TeX-Live / texlive-infra

Mirror of core TeX Live scripts (installer, tlmgr, texlive scripts)
1 stars 1 forks source link

Feedback on installer scripts #2

Open vadimkantorov opened 1 month ago

vadimkantorov commented 1 month ago

Background: I'm working on busytex - project which compiles tex programs into a single executable in busybox style, so using musl libc / cosmopolitan libc (which produces portable binary executables runnable on any OS, including WebAssembly).

As part of this effort, I was looking into building into my multitool the perl/installer/tlmgr/fmtutil/updmap to be able to bootstrap/manage the TDS. This kind of works. Some problems/feedbacks/suggestions I've found which could be easily improved on the installer scripts level. These are merely pieces of experience I stumbled on while trying to procruste installer script into a portable Perl binary (and runnable on process-less systems).

  1. Put all code calling external processes/shell/system/backticks into Perl functions. Putting such code into functions will allow to stub them and replace with non-process-calling implementations. Currently it's very hard to know what's spawning processes/calling shell as it's all across the code (and perl's convenient backtick syntax kind of promotes this style). So refactoring by placing all such code in a separate file in separate functions will allow to improve the installer script gradually.

  2. Support the ISO files natively without forcing extraction into FS (this can be quite slow). Also supporting .tar.xz/.zip inmemory/inproc extraction (without calling an external tar/xz programs) would probably speed-up installation of the full scheme considerably. Probably for Perl tar/xz now exist as proper modules and ISO files can be read without prior extraction also with a Perl module. This would reduce the working disk space requirements (which is a concern on free GitHub Actions machines)

  3. In general, trying to replace code calling shell/external programs with code using Perl modules. The fewer processes are created, the faster the install goes (and also in some systems like WebAssembly, process creation is either not supported at all or is very badly supported, especially the shell pipes, so being able to do without spawning processes is preferred), especially the full scheme. At least reducing general shell/pipes usage would already be good.

  4. Specify in docs the minimal needed set of Perl modules (and e.g. ways to disable some features). This is needed when building a static perl without relying on PAR/packers. Same for external program dependencies, currently it somewhat exists as for Windows installer all programs are bundled.

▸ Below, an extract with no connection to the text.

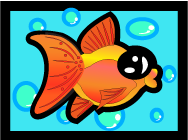 Gold Fishie by jleoric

  5. Amalgamation distribution / recipe: pasing the installer script + pm files into a single Perl file for simpler distribution. Currently I managed to do it, but it was not very easy.

Doing all this would not be sufficient for running on process-less systems (for that more complex hacks overriding Perl's system calls would be needed and some sort of process emulation which would only work for some packages), but would still improve considerably installer being more hermetic and having simpler distribution and making installer faster.

Hope some of these ideas are helpful :) Thanks :)

kberry commented 1 month ago
Hope some of these ideas are helpful :) Thanks :)

Thank you for the suggestions.

process-less systems

Do you mean installing TL into a browser? I don't understand.

4. Specify in docs the minimal needed set of Perl modules 

Listing them manually would be unmaintainable. Also, the indirect dependencies surely vary across Perl versions.

I see there is a Module::ScanDeps which tries to determine dependencies. https://metacpan.org/dist/Module-ScanDeps

Maybe I'll try it one day, or maybe it will help you in the meantime with automating installation of everything. If you do try it, I'd be interested to hear your experiences.

Same for external program dependencies, currently it somewhat exists

Not as a list.

as for Windows installer all programs are bundled.

The external program dependencies are quite different between Unix and Windows. Perl too, to some extent.

Thanks again, Karl

norbusan commented 1 month ago

Hi @vadimkantorov

thanks for your suggestions and work on busytex, sounds like and interesting albeit very challenging project.

  1. Put all code calling external processes/shell/system/backticks into Perl functions. Putting such code into functions will allow to stub them and replace with non-process-calling implementations. Currently it's very hard to know what's spawning processes/calling shell as it's all across the code (and perl's convenient backtick syntax kind of promotes this style). So refactoring by placing all such code in a separate file in separate functions will allow to improve the installer script gradually.

That is definitely doable, but would hinder readability and maintainability considerable. Our main aim is to be portable to a wide range of OS/arch systems, and these kind of changes would be rather invasive.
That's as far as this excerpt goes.